Despite the lack of data on the occurrence of consultations in other emergency services, it is understood that the high number of consultations in this group is associated with the complications of CSZV such as dysphagia, neurological conditions, and irritability, as described in several studies [13, 19, 23, 24].

It was observed that patients from Metropolitan Region of Recife (MRR) had more consultations in emergency services, which can be attributed to the ease of access to the service, but this finding did not present a statistically significant difference.

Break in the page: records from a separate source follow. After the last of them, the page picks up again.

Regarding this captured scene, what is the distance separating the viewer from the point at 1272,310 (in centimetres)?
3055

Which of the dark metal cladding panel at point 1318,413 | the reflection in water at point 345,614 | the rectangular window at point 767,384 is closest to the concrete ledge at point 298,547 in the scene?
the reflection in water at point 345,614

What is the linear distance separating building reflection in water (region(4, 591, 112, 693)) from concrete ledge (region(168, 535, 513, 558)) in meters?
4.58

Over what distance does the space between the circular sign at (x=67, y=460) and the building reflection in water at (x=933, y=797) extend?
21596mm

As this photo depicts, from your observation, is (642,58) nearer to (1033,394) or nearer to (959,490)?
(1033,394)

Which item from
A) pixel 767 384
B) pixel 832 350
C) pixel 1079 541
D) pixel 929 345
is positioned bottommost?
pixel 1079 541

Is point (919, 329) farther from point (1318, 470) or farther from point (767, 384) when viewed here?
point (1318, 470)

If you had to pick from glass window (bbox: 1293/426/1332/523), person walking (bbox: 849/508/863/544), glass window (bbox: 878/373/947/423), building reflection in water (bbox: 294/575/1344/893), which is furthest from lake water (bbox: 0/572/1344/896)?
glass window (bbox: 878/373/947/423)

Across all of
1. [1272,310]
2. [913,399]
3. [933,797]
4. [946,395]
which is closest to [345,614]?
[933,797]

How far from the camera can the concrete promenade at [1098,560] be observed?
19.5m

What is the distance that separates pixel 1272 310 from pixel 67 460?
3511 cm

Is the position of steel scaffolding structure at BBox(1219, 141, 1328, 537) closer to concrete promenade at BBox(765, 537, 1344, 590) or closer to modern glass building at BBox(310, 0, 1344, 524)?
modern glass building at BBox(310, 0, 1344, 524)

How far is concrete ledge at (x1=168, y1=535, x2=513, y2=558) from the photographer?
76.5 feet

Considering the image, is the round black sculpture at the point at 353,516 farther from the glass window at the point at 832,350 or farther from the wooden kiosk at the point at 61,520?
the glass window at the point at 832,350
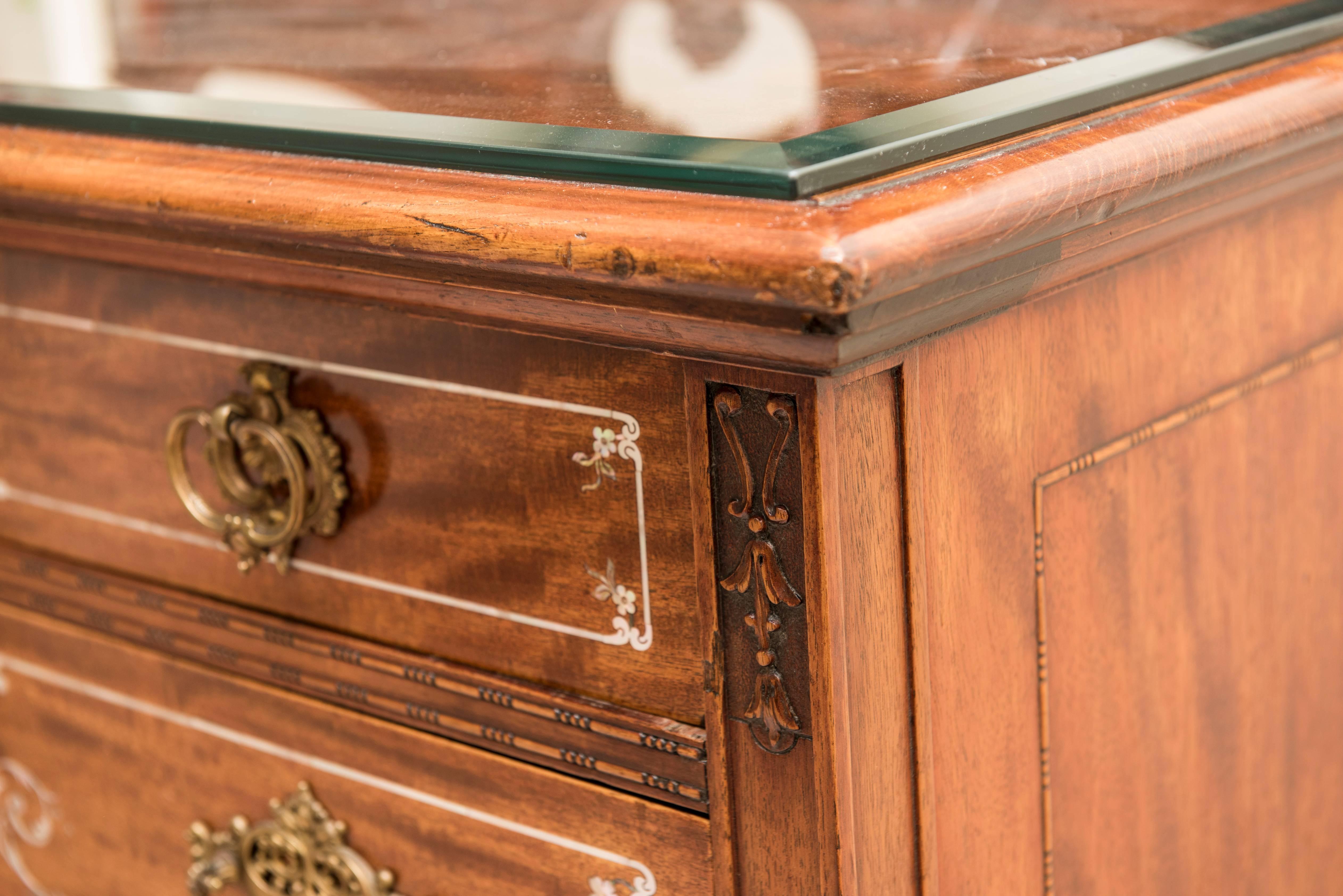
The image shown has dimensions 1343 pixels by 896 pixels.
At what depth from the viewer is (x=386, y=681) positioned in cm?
59

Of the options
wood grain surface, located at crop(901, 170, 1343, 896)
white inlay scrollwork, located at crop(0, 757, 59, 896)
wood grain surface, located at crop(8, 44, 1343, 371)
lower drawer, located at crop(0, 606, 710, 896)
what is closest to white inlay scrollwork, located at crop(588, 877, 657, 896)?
lower drawer, located at crop(0, 606, 710, 896)

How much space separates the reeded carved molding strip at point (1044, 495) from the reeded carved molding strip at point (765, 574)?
0.12m

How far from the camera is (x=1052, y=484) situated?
1.68 ft

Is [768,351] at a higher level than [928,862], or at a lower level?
higher

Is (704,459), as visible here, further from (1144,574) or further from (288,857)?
(288,857)

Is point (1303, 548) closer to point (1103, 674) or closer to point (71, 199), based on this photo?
point (1103, 674)

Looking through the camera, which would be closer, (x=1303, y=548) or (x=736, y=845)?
(x=736, y=845)

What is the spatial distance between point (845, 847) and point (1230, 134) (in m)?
0.27

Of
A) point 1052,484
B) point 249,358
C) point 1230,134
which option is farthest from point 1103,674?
point 249,358

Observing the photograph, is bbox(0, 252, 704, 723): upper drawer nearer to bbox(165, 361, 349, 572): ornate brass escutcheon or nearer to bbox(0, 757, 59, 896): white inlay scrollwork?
bbox(165, 361, 349, 572): ornate brass escutcheon

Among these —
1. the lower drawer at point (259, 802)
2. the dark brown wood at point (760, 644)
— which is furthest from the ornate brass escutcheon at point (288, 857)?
the dark brown wood at point (760, 644)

In total, 143 hospitalizations were analyzed. The first hospitalization occurred from the neonatal period up to the full 24 months, with an average of 7 months. Half of the patients (51%) never needed to be hospitalized, and the number of hospitalizations per patient ranged from one (26.2%) to eight (0.7%). The main cause of the first hospitalization was a neurological condition associated with CSZV (42.2%) and described in medical records such as microcephaly, hydrocephalus, seizures, or somnolence due to intracranial hypertension [13, 1518, 23].

Observational studies have shown evolution for hydrocephalus in approximately 41% of patients with CSZV in the first 17 months of life, with an indication of VPS in all of these [24]. The pathophysiology of the evolution of these cases for hydrocephalus is still not well known, but according to some hypotheses due to the damage to the cerebral vascular system, especially in the venous component, there is thrombosis and cerebral venous hypertension since intrauterine growth, persisting after birth, resulting in chronic venous cerebral hypertension [2426].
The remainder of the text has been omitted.